» **DIRECTIONS FOR THIS TASK**:
The entries below should be quoted exactly, with no pictures carried over.

-- begin --

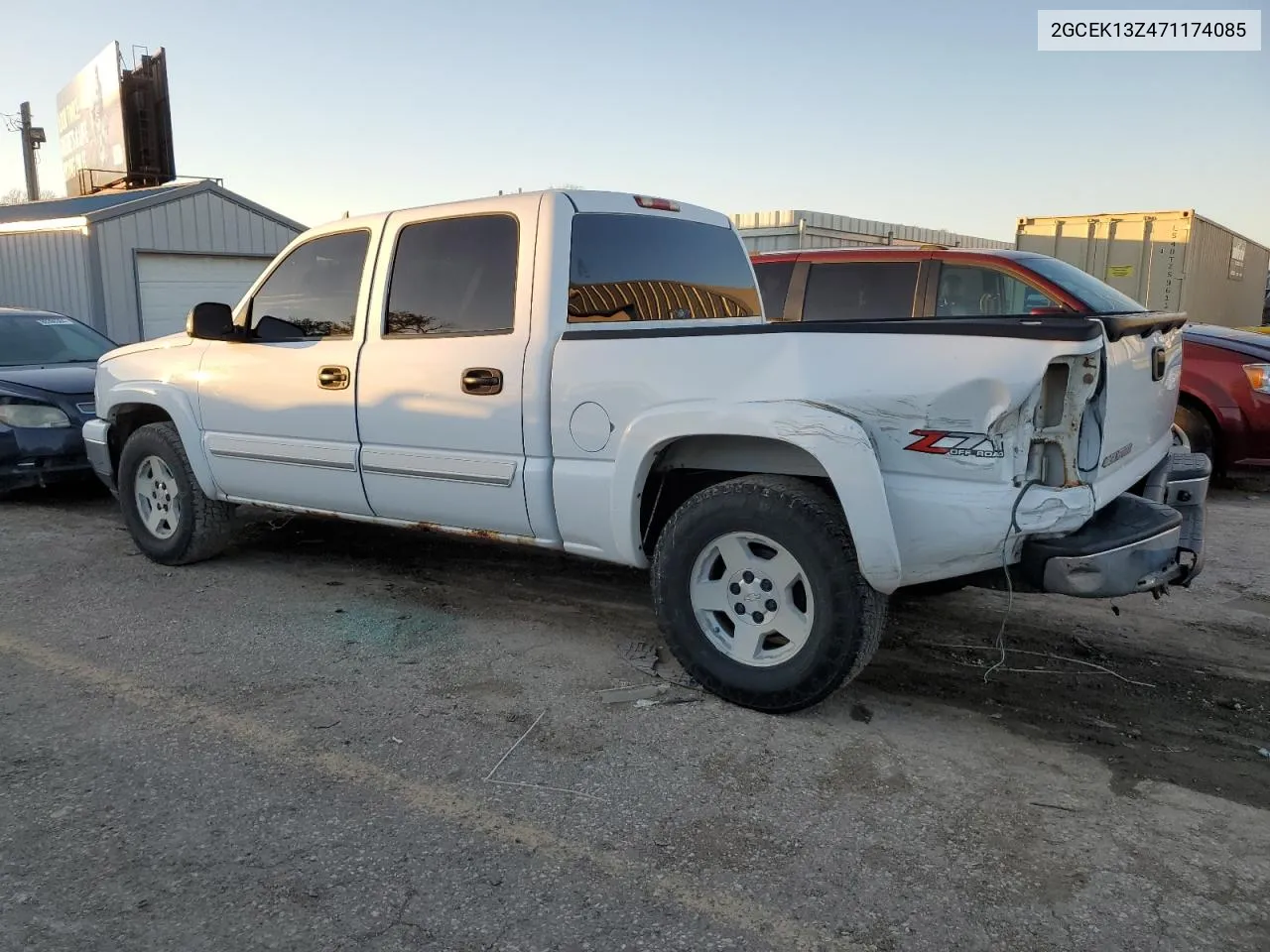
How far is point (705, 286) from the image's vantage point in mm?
4945

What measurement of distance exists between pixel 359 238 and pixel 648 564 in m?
2.24

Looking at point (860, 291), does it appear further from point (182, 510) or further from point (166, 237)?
point (166, 237)

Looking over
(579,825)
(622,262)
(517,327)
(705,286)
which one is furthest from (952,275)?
(579,825)

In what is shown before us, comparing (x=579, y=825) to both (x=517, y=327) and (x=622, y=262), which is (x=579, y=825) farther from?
(x=622, y=262)

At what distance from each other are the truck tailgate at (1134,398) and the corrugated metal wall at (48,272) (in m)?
16.3

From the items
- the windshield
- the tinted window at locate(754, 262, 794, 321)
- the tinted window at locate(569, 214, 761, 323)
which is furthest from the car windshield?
the windshield

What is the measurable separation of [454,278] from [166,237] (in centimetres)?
1469

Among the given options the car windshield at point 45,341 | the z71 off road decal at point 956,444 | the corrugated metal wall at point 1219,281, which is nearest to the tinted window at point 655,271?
the z71 off road decal at point 956,444

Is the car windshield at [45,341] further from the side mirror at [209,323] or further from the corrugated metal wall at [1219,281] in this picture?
the corrugated metal wall at [1219,281]

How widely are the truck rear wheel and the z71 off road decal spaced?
16.2 inches

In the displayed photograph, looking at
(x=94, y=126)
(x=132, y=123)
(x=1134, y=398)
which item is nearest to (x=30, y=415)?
(x=1134, y=398)

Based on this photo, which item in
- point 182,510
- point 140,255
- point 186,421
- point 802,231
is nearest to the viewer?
point 186,421

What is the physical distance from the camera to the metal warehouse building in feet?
52.3

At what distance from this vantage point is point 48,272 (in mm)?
16828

-- end --

» **EXERCISE RESPONSE**:
How far is point (705, 286) from the image's vantage point in mm?
4945

What measurement of distance exists between pixel 359 238 and pixel 648 564 in m?
2.24

Looking at point (860, 291), does it appear further from point (182, 510) or further from point (166, 237)?
point (166, 237)

Looking over
(579,825)
(622,262)
(517,327)
(705,286)
which one is furthest from (952,275)?
(579,825)

In what is shown before us, comparing (x=579, y=825) to both (x=517, y=327) and (x=622, y=262), which is (x=579, y=825) farther from?
(x=622, y=262)

At what distance from each other are the truck tailgate at (1134,398) and the corrugated metal wall at (48,272) (in m)?
16.3

From the items
- the windshield
- the tinted window at locate(754, 262, 794, 321)
- the tinted window at locate(569, 214, 761, 323)
which is furthest from the car windshield?
the windshield

What is the measurable separation of [454,278] from [166,237] (in centimetres)?
1469

Among the given options the car windshield at point 45,341 | the z71 off road decal at point 956,444 | the corrugated metal wall at point 1219,281, which is nearest to the tinted window at point 655,271?
the z71 off road decal at point 956,444

Is the car windshield at [45,341] further from the side mirror at [209,323] or further from the corrugated metal wall at [1219,281] in this picture?
the corrugated metal wall at [1219,281]

How widely are the truck rear wheel and the z71 off road decal spaced?
16.2 inches

In the displayed photograph, looking at
(x=94, y=126)
(x=132, y=123)
(x=1134, y=398)
which item is nearest to (x=30, y=415)?
(x=1134, y=398)

Based on this photo, which item in
- point 182,510
- point 140,255
- point 186,421
- point 802,231
is nearest to the viewer?
point 186,421

What is the physical distance from the camera to the metal warehouse building in feet?
52.3

At what distance from this vantage point is point 48,272 (in mm)?
16828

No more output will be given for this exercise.